Silicon Valley's 'sickening' capitulation to Trump is a 'tyrant’s best weapon': tech exec

(L-R) Priscilla Chan, Meta CEO Mark Zuckerberg, Lauren Sanchez, businessman Jeff Bezos, Sundar Pichai, and businessman Elon Musk, among other dignitaries, attend Donald Trump's inauguration as the next President of the United States. SHAWN THEW/Pool via REUTERS
Former Google and Apple executive Kim Scott says in an op-ed in The New York Times that watching the intersection between the tech world and President Donald Trump echoes "the pain of watching Russia lose its briefly held freedoms."
Scott, who lived and worked in Russia, says Russia under Putin is "returning to a place of censorship, oppression and fear" — warning the shift strikes too close to home in the United States.
"People who control the social media outlets that so many Americans use to form their political views [paid] homage to Donald Trump at a White House dinner," Scott notes.
She also worries about Trump's handing TikTok "to a consortium of investors that includes companies owned by his billionaire allies" including centibillionaire Larry Ellison and his son David, who most recently became chairman and CEO of Paramount, which controls, among other things, CBS.
The kowtowing of tech execs was most recently seen Thursday, when, following pressure from the Trump administration, Apple removed the ICEBlock app and other similar applications that track Immigration and Customs Enforcement (ICE) agents from its App Store.
And though Scott admits that the situation in the United States is not yet as dire as Russia's, and that we "still do have a free press," she notes, she sees "how fragile our freedom is becoming."
After she moved to Russia in 1990, Scott says "the official Soviet newspaper, Pravda (or “Truth”), was still full of lies.
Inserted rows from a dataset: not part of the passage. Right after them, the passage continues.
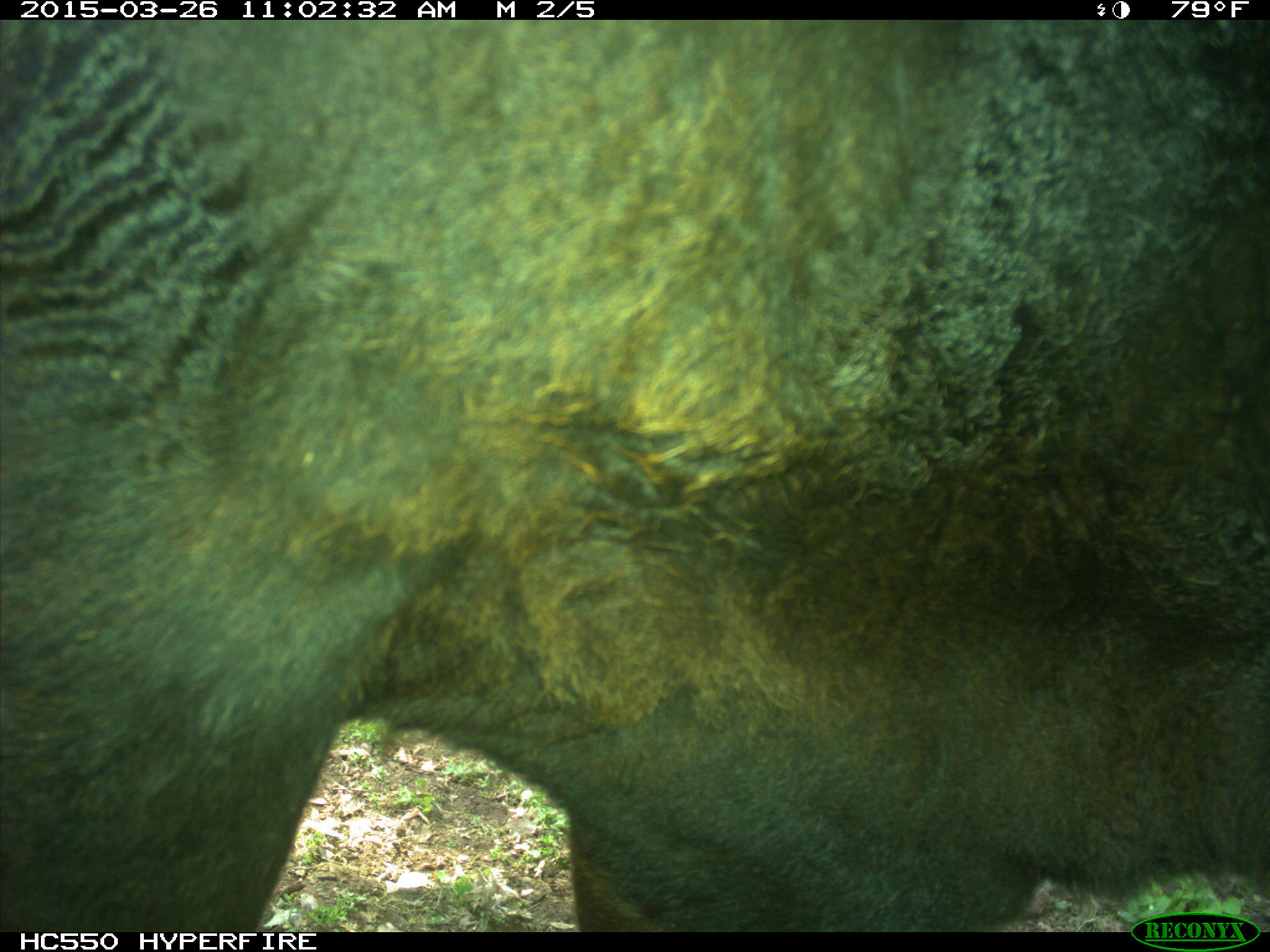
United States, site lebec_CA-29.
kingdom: Animalia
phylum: Chordata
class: Mammalia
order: Artiodactyla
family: Bovidae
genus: Bos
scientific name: Bos taurus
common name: domestic cow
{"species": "Bos taurus (domestic cow)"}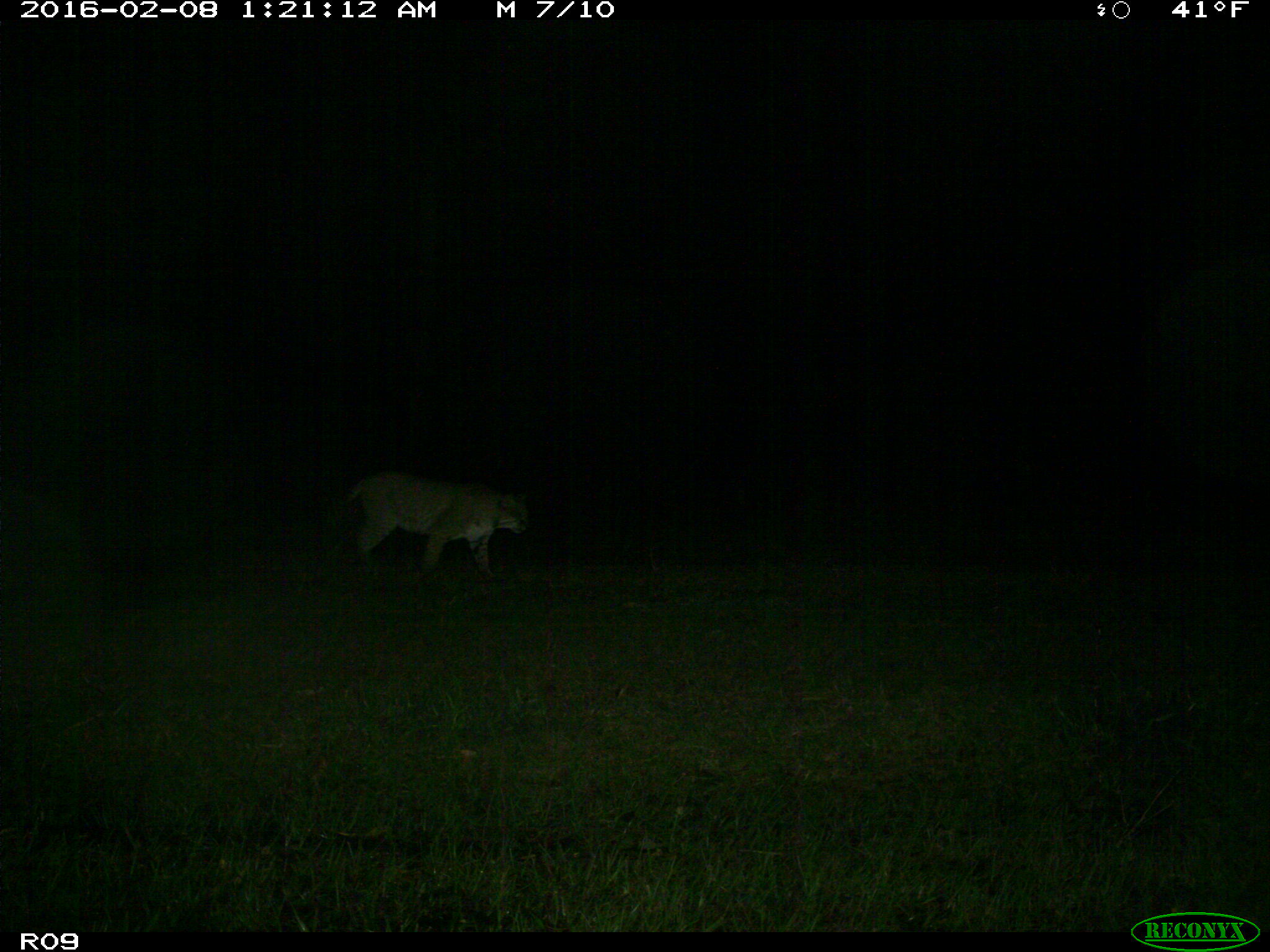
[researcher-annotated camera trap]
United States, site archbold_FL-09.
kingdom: Animalia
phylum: Chordata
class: Mammalia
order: Carnivora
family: Felidae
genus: Lynx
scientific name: Lynx rufus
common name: bobcat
The Russians I knew primarily purchased it to use as toilet paper, which was in short supply" — despite then-president Mikhail Gorbachev's "experiments with freedom of the press" in which "media organizations were no longer forced to publish propaganda."
But 25 years later, president Vladimir Putin "immediately targeted Russia’s newly minted media moguls," Scott writes."It was during this time that my Russian friends began speaking more guardedly and would no longer write anything critical of the regime in email or any unencrypted system."
"How frightening it has been, then, to see the freedoms we always enjoyed come under attack," she says of the current state of affairs in the U.S.
Scott also yearns for her early days in Silicon Valley, where she say she "was proud to work at companies like Apple, Google and Twitter, whose leaders eschewed an elitist, top-down, hierarchical leadership style. My early Silicon Valley bosses urged me to speak truth to power."
But her biggest fear, Scott says, isn't that an "authoritarian president and a small cadre of right-wing tech executives want to take over," but, rather, that "centibillionaires like Mark Zuckerberg and Elon Musk would shift the messages in their social media empires to cater to Mr. Trump."
"What is truly surprising is that everyone else — the same people who once believed in the power of technology to strengthen our society and our democracy — is allowing them to get away with it," she adds. "The same Silicon Valley leaders who used to trumpet their anti-authoritarian leadership style have gone ominously quiet."
The silence of these Silicon Valley scions, many who are "looking for a safe harbor" in Portugal and New Zealand, is what's most alarming.
"The risk is in not speaking out, because silence enables future cycles of censorship and fear ... Fear is a tyrant’s best weapon. The people in Silicon Valley who have made fortunes still have a platform and a voice. Now is the time to exercise them, and to stand together in solidarity. Our silence will not protect us," she says.